━━ Source ━━
[antlr-interest] Understanding priorities in lexing (newbie)

Fri Jul 13 07:02:39 PDT 2007

Hi,

Thank you all for the clear responses. I think I'm getting it.

>From the clarified grammar below, seperating the Lexer from the Parser, I 
can see that 'ab' is an error. From what I understand the DFA for the Lexer 
looks something like:

1 -- a --> 2 -- b --> 3 -- c --> 4
   -- b --> 5
   -- c --> 6

with 2, 4, 5 and 6 being accepting states. So after consumming characters 
and advancing through the state machine, ANTLR typically comes to a point 
where it can no longer advance and  it stops. If it stops on an accepting 
state it returns the appropriate token, if not it errors out. So on 'aba' it 
chokes on the second 'a'. But in a way, the character it stops on is always 
an error, a character that does not allow it to continue. ANTLR accepts this 
as ok if it is already on an accepting state and returns the token.

With LEX, the DFA is the same, but LEX makes an additional consession. It 
seems to accept that the character it stops on is part of a larger stream of 
characters that it will have to deal with later. So when it stops it looks 
to see if it is on an accepting state and if so returns that token but if it 
is not on an accepting state it asks itself the further question: What was 
the last accepting state I saw because the extra characters I consumed might 
just be part of the next token and not an error on the current token. So it 
looks back to find the last accepting state and leaves the extra characters 
for next time. This behaviour of the Lexer is realistic and useful.

Could this be done in ANTLR by just keeping track of the last longest 
accepting state in some variable. Evidently, if there are intervening 
actions, then you are really talking of a different grammar but if there are 
no interspersed  actions could this not be done?

Regards,

Daniel

----- Original Message ----- 
From: "Gavin Lambert" <antlr at mirality.co.nz>
To: "Terence Parr" <parrt at cs.usfca.edu>; "ANTLR-Interest"
━━━
━━ Data supplied ━━
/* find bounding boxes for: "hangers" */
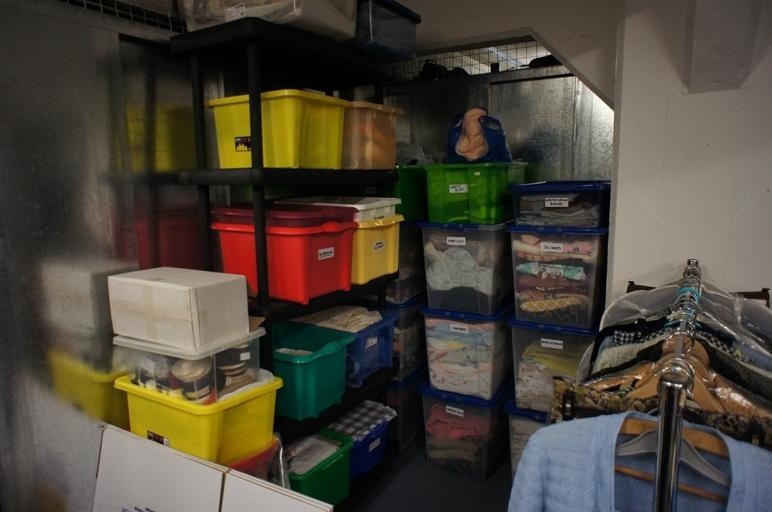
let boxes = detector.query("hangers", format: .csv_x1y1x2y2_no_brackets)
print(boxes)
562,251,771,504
━━━
━━ Data supplied ━━
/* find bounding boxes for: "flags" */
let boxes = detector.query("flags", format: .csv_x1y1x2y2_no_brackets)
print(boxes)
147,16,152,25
━━━
• Set exercise:
Reproduce the stretch of the mailing-list post above from "with 2, 4, 5" through "returns the token.", word for word.

• Task result:
with 2, 4, 5 and 6 being accepting states. So after consumming characters 
and advancing through the state machine, ANTLR typically comes to a point 
where it can no longer advance and  it stops. If it stops on an accepting 
state it returns the appropriate token, if not it errors out. So on 'aba' it 
chokes on the second 'a'. But in a way, the character it stops on is always 
an error, a character that does not allow it to continue. ANTLR accepts this 
as ok if it is already on an accepting state and returns the token.